> [To do]: Reproduce from the records below, with no pictures, exactly the lines between the one containing "Cora (Marjorie Estiano)" and the one containing "French President Emmanuel", inclusive.

> [Recorded information]:
______
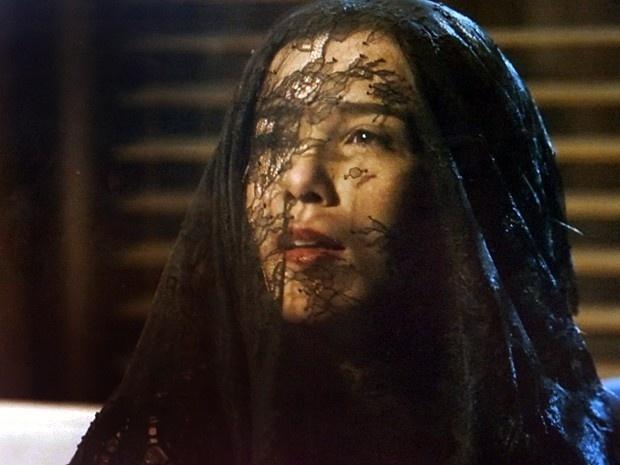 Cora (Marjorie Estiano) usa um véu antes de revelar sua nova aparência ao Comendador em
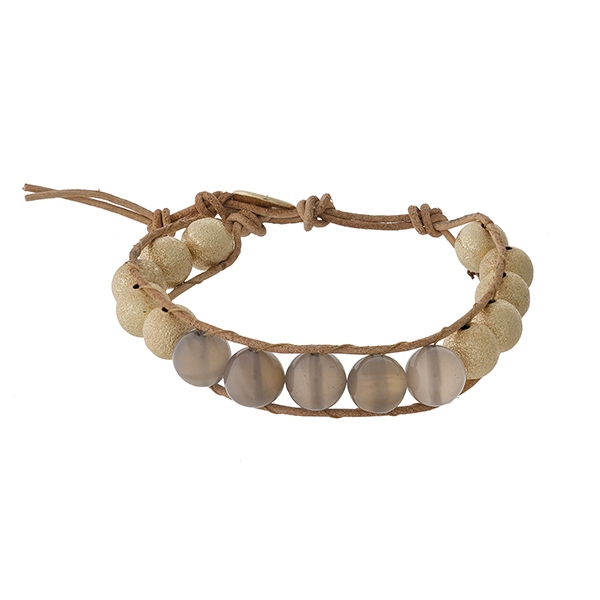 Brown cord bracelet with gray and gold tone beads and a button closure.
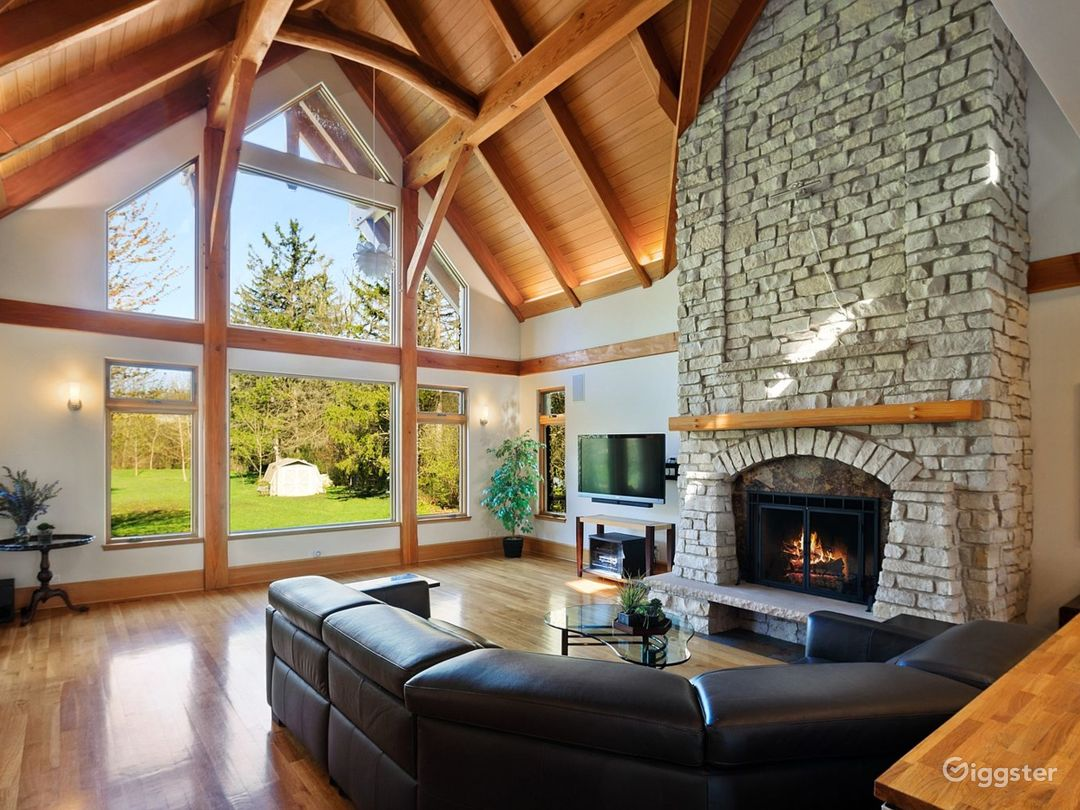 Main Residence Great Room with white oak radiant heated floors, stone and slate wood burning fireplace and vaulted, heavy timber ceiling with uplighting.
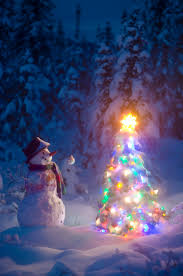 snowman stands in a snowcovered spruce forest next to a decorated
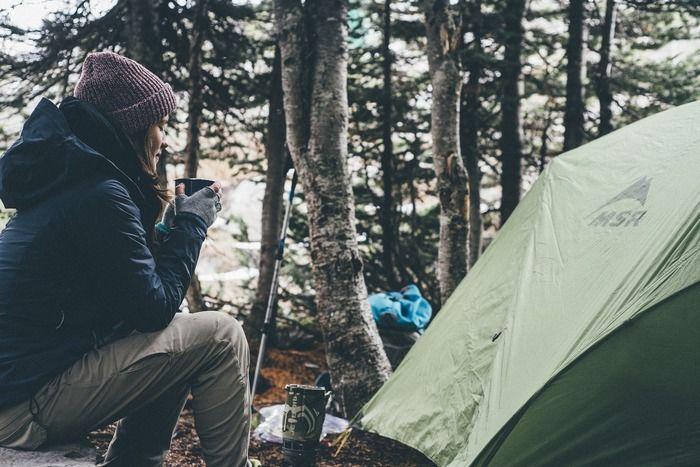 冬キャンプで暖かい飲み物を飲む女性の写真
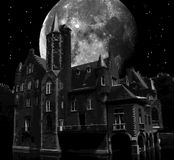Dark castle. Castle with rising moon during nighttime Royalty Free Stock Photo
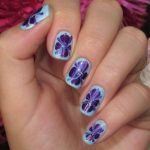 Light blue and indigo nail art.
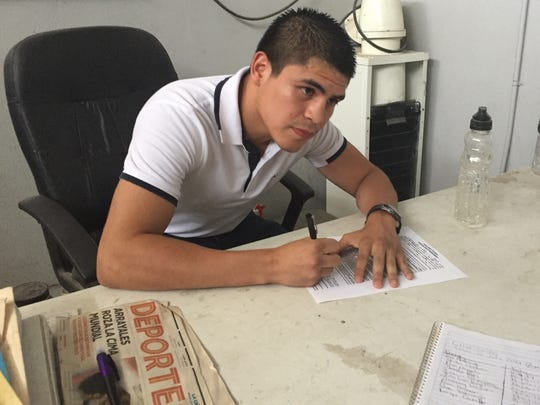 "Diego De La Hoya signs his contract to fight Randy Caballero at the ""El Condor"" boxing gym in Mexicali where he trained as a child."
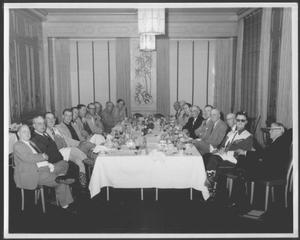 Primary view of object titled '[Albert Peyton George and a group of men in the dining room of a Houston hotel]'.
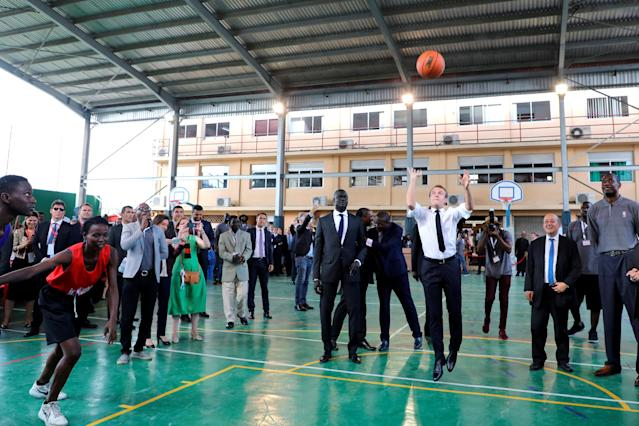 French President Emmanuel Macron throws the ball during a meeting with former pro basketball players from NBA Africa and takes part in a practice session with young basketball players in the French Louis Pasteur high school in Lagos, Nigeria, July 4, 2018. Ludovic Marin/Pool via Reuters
______
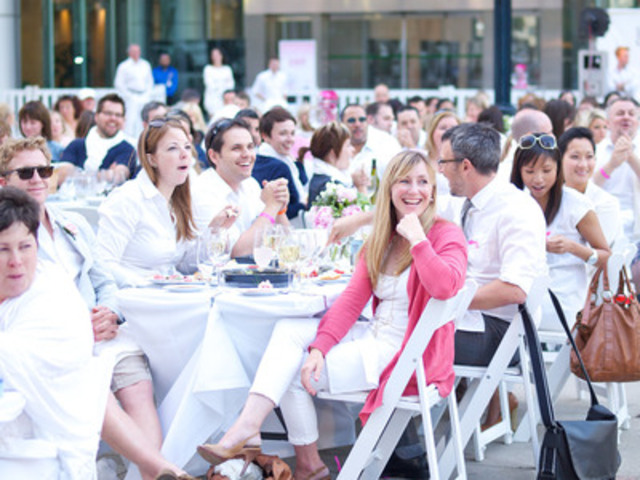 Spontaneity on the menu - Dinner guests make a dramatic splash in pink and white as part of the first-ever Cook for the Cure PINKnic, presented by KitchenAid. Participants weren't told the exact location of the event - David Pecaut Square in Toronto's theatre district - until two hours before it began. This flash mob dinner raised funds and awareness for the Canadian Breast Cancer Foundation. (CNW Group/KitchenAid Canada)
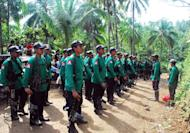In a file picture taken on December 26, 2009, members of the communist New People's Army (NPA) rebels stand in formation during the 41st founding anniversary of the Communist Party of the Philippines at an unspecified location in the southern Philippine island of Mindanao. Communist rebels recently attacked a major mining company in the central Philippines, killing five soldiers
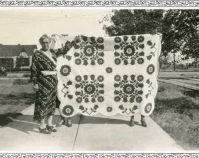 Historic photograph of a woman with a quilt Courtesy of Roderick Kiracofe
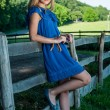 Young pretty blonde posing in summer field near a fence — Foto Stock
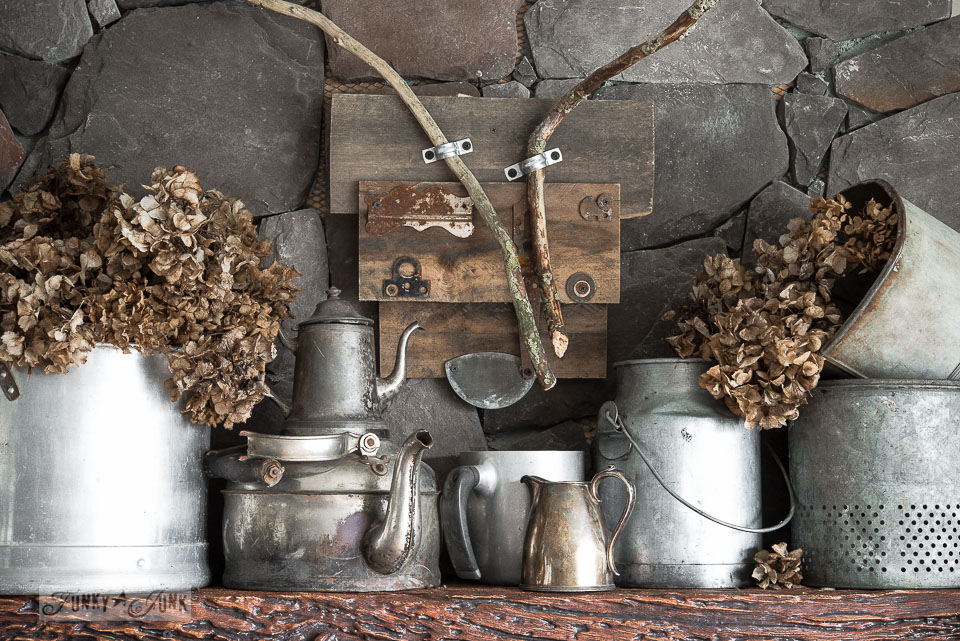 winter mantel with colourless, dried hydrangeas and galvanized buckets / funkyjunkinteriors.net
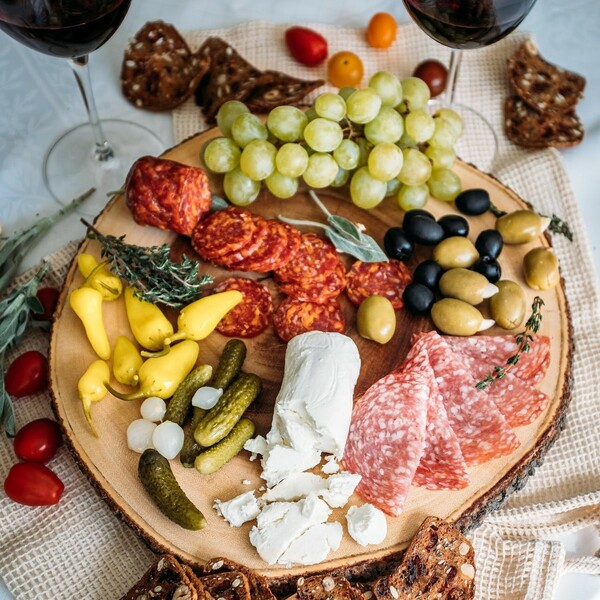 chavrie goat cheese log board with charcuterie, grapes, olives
______
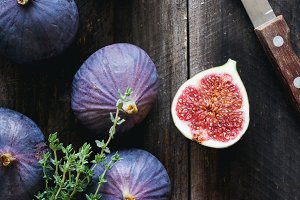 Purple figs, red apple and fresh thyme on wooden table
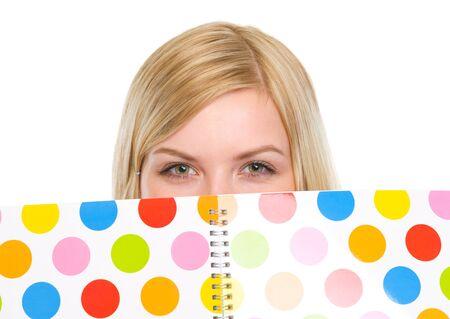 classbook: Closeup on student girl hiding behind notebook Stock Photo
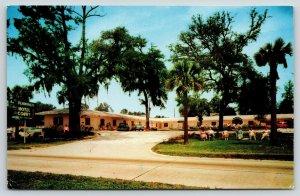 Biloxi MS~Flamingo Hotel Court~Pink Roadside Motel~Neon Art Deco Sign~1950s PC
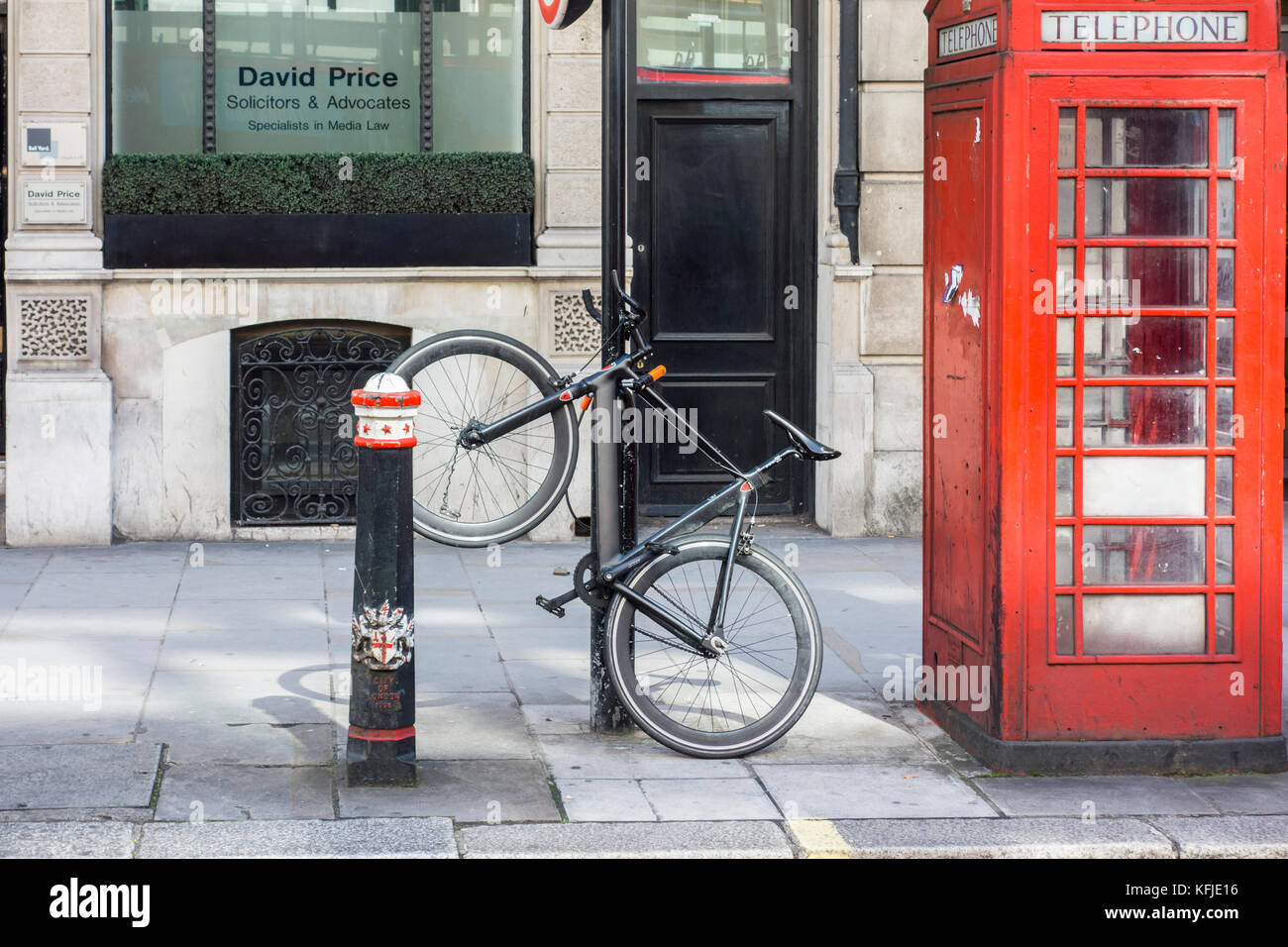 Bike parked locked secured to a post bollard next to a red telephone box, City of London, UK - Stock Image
______
> [Expected answer]:
 Cora (Marjorie Estiano) usa um véu antes de revelar sua nova aparência ao Comendador em
 Brown cord bracelet with gray and gold tone beads and a button closure.
 Main Residence Great Room with white oak radiant heated floors, stone and slate wood burning fireplace and vaulted, heavy timber ceiling with uplighting.
 snowman stands in a snowcovered spruce forest next to a decorated
 冬キャンプで暖かい飲み物を飲む女性の写真
Dark castle. Castle with rising moon during nighttime Royalty Free Stock Photo
 Light blue and indigo nail art.
 "Diego De La Hoya signs his contract to fight Randy Caballero at the ""El Condor"" boxing gym in Mexicali where he trained as a child."
 Primary view of object titled '[Albert Peyton George and a group of men in the dining room of a Houston hotel]'.
 French President Emmanuel Macron throws the ball during a meeting with former pro basketball players from NBA Africa and takes part in a practice session with young basketball players in the French Louis Pasteur high school in Lagos, Nigeria, July 4, 2018. Ludovic Marin/Pool via Reuters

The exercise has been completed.